I challenge those groups to spend some time in Zimbabwe or the Sudan and tell those children that, unfortunately, they will spend yet another night without food because the cloned food is not ethical but starving is or do those objectors merely want to have their day in the media first? Is it more ethical to let this child die? The Americans are fanatical about health and there is no way the FDA would allow a single American to eat anything that could possibly be disadvantageous to their health and whilst I don’t like the American politics all of the time, their science cannot be faulted.
The world has to stop being precious now and start considering the real crisis – the crisis that sees children die in agony every day because they have no food whilst those that have so much to say sit behind laden tables to theorize. The problems encountered with the first cloned sheep have long been resolved and anyway, the meat that lands up in the supermarkets or the butcheries is no longer cloned meat because it is the meat of the ‘cloned animals’ offspring‘. Why else would the American FDA as well as the European EFSA approve it? It was pointed out to me this morning that it does seem strange that in Europe, where there is more than enough food, we find the cloned meat but yet in the countries where there is chronic food shortages, there is nothing – not even cloned meat.

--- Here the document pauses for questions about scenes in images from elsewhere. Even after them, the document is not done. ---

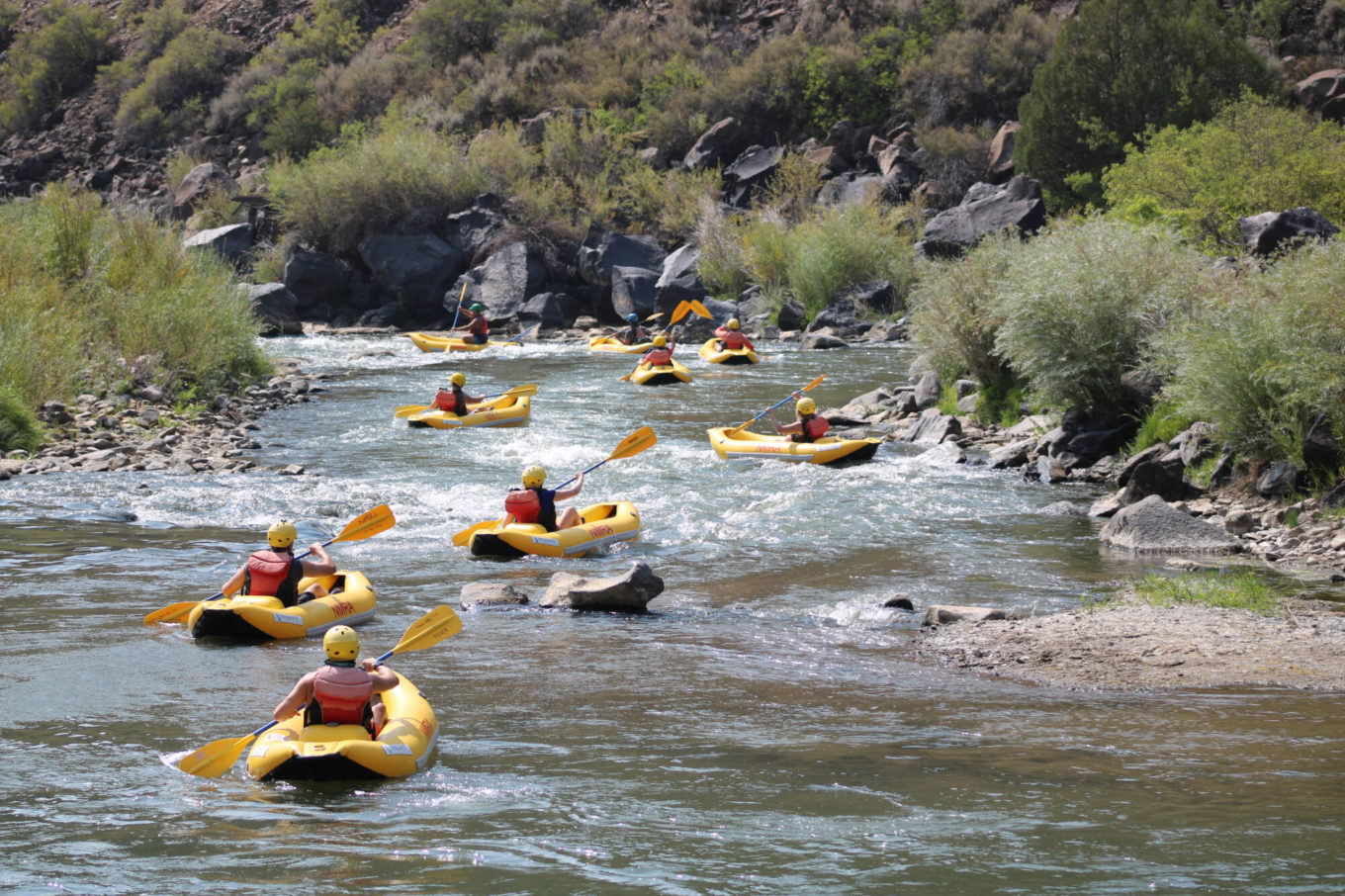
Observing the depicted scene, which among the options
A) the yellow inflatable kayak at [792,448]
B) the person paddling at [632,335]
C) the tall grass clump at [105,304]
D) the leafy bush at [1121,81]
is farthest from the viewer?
the leafy bush at [1121,81]

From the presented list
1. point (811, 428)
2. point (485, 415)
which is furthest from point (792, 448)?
point (485, 415)

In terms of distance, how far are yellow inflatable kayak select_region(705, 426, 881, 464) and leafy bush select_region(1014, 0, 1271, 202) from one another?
19433 mm

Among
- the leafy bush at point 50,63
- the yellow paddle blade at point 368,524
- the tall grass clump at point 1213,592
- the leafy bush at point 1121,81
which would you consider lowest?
the tall grass clump at point 1213,592

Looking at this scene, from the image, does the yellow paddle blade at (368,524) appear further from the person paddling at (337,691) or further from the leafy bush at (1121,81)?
the leafy bush at (1121,81)

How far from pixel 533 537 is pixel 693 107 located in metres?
34.8

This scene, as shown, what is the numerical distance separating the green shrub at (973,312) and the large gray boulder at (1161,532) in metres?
5.37

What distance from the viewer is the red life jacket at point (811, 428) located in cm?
1399

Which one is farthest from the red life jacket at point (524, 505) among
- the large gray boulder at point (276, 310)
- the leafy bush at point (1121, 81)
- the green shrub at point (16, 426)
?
the leafy bush at point (1121, 81)

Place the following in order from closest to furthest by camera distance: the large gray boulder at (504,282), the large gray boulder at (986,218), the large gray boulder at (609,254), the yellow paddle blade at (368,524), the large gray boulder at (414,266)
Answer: the yellow paddle blade at (368,524), the large gray boulder at (986,218), the large gray boulder at (504,282), the large gray boulder at (609,254), the large gray boulder at (414,266)

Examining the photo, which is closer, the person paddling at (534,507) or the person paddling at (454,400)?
the person paddling at (534,507)

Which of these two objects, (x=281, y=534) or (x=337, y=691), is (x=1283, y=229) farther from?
(x=337, y=691)

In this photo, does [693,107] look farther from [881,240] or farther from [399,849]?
[399,849]

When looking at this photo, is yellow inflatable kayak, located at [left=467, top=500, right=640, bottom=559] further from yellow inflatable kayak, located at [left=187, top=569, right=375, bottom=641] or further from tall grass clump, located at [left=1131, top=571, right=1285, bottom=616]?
tall grass clump, located at [left=1131, top=571, right=1285, bottom=616]

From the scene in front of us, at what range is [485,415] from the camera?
16.5 metres
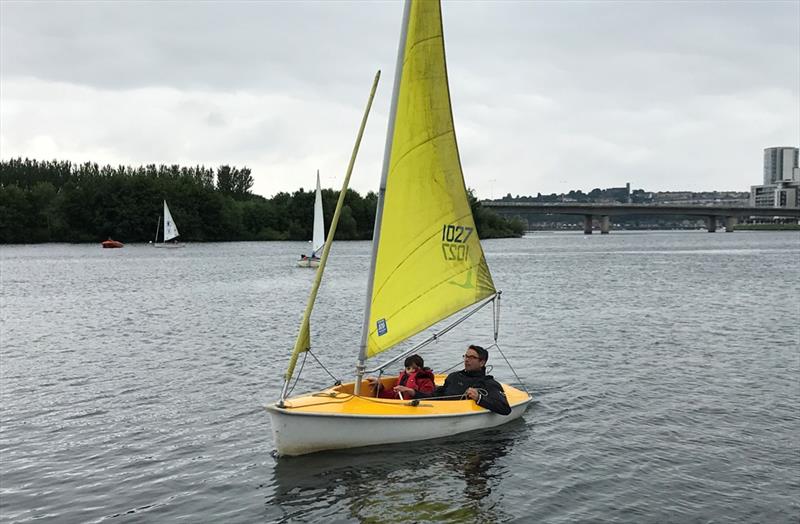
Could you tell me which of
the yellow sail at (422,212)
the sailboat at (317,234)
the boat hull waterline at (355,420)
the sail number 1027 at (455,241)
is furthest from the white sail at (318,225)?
the boat hull waterline at (355,420)

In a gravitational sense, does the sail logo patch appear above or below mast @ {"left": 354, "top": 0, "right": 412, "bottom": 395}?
below

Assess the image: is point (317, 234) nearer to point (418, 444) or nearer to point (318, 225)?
point (318, 225)

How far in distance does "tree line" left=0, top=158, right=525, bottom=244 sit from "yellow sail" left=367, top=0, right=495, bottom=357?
4920 inches

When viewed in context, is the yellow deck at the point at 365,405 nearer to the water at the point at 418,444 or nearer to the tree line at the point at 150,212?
the water at the point at 418,444

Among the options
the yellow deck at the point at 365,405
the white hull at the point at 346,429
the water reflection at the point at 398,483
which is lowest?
the water reflection at the point at 398,483

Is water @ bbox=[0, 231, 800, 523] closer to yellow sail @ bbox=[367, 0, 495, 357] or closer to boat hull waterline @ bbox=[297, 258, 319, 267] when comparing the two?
yellow sail @ bbox=[367, 0, 495, 357]

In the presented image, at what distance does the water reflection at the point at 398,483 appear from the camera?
12.0 metres

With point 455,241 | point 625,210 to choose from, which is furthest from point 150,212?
point 455,241

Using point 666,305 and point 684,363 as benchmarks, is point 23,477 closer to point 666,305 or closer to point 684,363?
point 684,363

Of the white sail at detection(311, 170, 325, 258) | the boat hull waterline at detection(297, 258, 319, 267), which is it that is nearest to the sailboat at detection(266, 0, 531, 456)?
the white sail at detection(311, 170, 325, 258)

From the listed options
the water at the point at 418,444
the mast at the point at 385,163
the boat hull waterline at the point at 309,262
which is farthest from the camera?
the boat hull waterline at the point at 309,262

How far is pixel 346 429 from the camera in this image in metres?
13.9

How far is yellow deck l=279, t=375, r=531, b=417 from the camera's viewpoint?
13578 mm

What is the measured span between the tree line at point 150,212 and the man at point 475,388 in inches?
4928
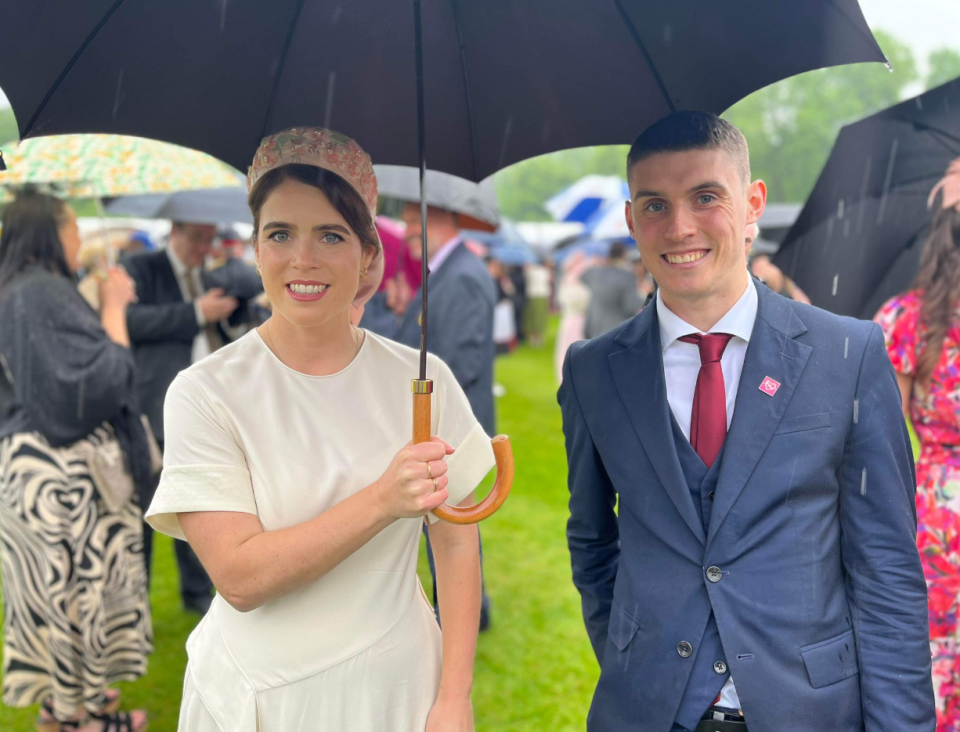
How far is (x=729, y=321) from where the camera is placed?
200 centimetres

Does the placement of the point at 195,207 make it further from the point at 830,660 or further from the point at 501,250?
the point at 501,250

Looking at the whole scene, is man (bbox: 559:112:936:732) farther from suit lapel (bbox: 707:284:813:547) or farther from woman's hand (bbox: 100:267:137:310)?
woman's hand (bbox: 100:267:137:310)

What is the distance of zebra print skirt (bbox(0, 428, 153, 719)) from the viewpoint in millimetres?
3887

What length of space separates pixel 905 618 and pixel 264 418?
1517 mm

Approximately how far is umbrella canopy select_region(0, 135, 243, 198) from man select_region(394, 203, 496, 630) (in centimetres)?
128

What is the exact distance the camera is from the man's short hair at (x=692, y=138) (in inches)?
77.2

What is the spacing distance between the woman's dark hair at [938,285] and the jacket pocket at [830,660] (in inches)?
63.0

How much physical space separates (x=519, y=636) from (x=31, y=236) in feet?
11.7

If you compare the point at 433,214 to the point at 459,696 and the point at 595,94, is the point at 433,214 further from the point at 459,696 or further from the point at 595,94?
the point at 459,696

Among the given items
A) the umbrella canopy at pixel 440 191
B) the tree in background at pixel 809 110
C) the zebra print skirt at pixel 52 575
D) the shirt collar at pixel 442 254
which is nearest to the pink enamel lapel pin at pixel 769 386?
the umbrella canopy at pixel 440 191

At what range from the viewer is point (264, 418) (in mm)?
1854

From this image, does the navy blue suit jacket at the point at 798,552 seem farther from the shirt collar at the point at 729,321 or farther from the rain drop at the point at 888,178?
the rain drop at the point at 888,178

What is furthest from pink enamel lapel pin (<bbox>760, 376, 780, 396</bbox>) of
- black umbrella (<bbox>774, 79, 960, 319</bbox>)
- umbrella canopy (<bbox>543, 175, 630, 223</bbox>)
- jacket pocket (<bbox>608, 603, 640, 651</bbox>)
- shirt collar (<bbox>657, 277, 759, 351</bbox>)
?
umbrella canopy (<bbox>543, 175, 630, 223</bbox>)

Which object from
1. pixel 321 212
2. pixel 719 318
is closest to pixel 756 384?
pixel 719 318
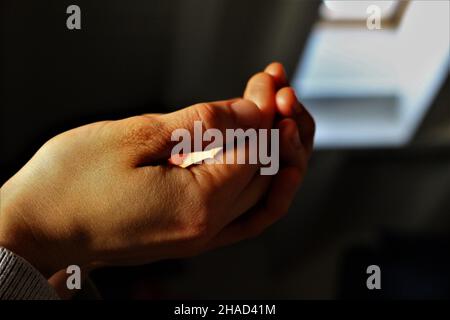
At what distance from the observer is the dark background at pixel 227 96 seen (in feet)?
1.44

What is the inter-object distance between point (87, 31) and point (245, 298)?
0.28 metres

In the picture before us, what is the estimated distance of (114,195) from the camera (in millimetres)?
318

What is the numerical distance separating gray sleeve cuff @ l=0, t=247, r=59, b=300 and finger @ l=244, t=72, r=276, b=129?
0.17 metres

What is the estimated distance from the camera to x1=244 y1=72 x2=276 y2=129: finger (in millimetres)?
373

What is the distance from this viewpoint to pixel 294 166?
409mm

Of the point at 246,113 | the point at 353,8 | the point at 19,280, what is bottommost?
the point at 19,280

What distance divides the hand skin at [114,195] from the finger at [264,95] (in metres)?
0.03

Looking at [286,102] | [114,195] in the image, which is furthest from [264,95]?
[114,195]

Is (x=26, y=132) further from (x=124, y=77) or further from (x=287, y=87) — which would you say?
(x=287, y=87)

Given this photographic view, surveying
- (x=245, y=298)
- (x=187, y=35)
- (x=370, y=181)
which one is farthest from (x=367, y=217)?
(x=187, y=35)

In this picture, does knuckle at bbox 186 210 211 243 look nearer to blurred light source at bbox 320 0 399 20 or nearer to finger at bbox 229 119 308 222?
finger at bbox 229 119 308 222

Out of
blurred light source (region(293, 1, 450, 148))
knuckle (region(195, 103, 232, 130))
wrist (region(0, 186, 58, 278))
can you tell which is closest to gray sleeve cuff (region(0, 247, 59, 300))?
wrist (region(0, 186, 58, 278))

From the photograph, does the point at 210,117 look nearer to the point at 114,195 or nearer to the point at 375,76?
the point at 114,195

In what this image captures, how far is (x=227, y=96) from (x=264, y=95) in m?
0.11
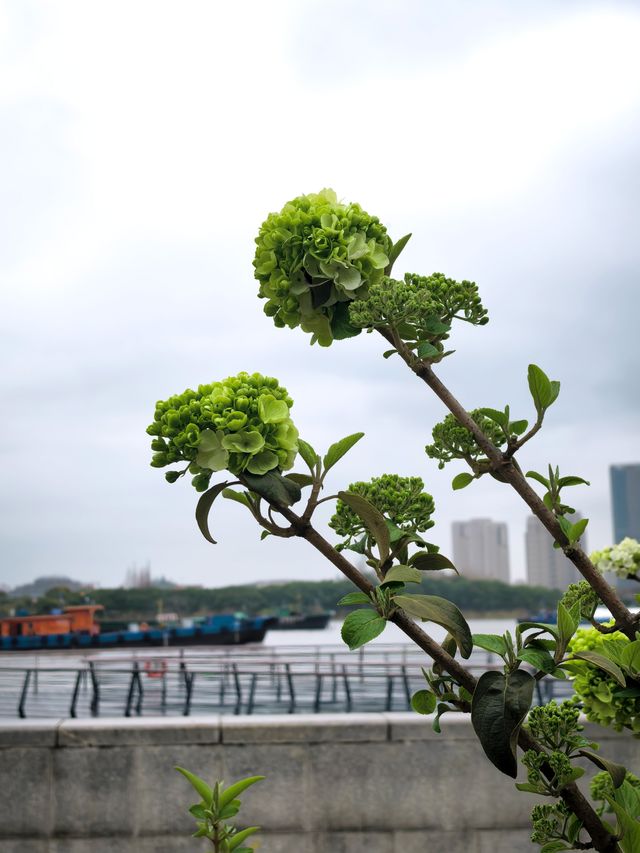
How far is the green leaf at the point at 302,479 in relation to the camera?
→ 1.56 m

It will only be a matter of time before “cloned” meat is found on European supermarket shelves and since it can’t be distinguished from normal meat, the reaction could be interesting – “the European Parliament needs to decide soon, before American products start landing on the European market unnoticed”. I pray that the it will soon be “ on the verge of widespread commercial use” because knowing that small children starve to death every single day while I eat, is hardly appetising.